I have a partition that contains a mix of text files, which compress well, and PDF files, which are essentially already compressed. Would it be feasible to compress only certain file types? Or exclude certain file types from being compression again?

Of course, we know that file extension is not a 100% reliable way to determine if a file is already compressed or not, but it would be good enough in this case, I think.

kapitainsky · January 29, 2024, 3:28pm

It is not possible to use different (or none) encryption level based on files’ types. All snapshot uses the same encryption.
Compression can differ for different snapshots - so in theory you could have one set of snapshots for your text files and another for pdf
In practical terms I am not sure what you would gain by trying to implement point 2 beyond making things more complicated. Compression algorithm used (zstd) compresses files much faster than typical network connections. On modern computer you still can saturate 10G LAN or USB connected SSD drive. Decompression speeds are even faster (we are talking about GiB per second)

kdebisschop · January 29, 2024, 3:53pm

Thanks.

The benefit of not trying to recompress files that are already compressed would be in CPU utilization on the host running the backup. If the file is already well compressed, those clock cycles are not helping much.

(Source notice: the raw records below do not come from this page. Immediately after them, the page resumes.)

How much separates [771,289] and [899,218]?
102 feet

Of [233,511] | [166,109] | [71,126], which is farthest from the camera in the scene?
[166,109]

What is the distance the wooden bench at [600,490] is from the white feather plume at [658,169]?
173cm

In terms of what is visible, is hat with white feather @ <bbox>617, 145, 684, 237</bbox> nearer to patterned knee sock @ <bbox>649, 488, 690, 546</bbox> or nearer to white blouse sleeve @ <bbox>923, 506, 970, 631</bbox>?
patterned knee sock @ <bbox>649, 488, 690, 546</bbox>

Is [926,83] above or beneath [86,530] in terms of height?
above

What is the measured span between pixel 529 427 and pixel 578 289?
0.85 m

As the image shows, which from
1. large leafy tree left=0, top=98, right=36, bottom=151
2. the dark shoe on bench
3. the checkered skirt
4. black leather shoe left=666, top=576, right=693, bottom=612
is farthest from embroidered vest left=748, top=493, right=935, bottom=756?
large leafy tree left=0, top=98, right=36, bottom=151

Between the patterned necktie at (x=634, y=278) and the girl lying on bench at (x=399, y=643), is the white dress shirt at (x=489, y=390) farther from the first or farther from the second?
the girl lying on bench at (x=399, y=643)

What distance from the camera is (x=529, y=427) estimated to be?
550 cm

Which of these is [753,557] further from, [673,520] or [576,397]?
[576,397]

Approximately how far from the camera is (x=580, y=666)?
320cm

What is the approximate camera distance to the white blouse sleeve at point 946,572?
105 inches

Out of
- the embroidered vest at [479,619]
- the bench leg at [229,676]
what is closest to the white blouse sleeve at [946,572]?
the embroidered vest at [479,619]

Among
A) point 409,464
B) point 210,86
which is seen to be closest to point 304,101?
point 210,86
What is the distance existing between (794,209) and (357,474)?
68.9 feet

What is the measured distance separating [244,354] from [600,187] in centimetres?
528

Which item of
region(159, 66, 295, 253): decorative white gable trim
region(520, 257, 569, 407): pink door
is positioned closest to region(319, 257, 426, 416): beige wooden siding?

Yes, the added complexity of two parallel snapshot configurations is a significant downside. I was hoping it was conceptually simple enough to think about as a feature request. I’m not quite sure from the reply if the answer is addressing the feasibility in terms of architecture or the existence of configuration options. I should have been clearer in my question, as I already knew there was not an option for such a configuration.

kapitainsky · January 29, 2024, 4:20pm

What would maybe make sense is to implement early abort when data is not compressible - similar to one existing in ZFS.
But it would be quite serious undertaking and IMO brings very limited gains to backup software like restic. Especially given multiple much more important features waiting for implementation.

But let’s see what others think.

sc2maha · January 29, 2024, 4:20pm

I’ve always thought using zstd frees you from having to think about this (at least at the default compression level), because zstd checks the file type before deciding compression level etc.

Is that not true?

kapitainsky · January 29, 2024, 4:55pm

zstd is compression algorithm - it compress/decompress whatever you throw at it:)

I would be VERY surprised if restic zstd implementation (which probably is some 3rd party lib) does it. It would be VERY bad if it does based on file type.

sc2maha · January 30, 2024, 4:59am

Looks like I misremembered as well as confused a couple of things. First, borg does this, but it is borg doing it, not “using a zstd feature”. Having mis-remembered that, I then extrapolated it to any tool using zstd !

George · May 14, 2025, 12:08pm

Kopia supports specifying which extensions to (never) compress.

kapitainsky · May 14, 2025, 1:01pm

I meant early abort and not extension based compression.

restic does not until somebody will feel that it is so important that it is worth of implementing. Good that it is open source.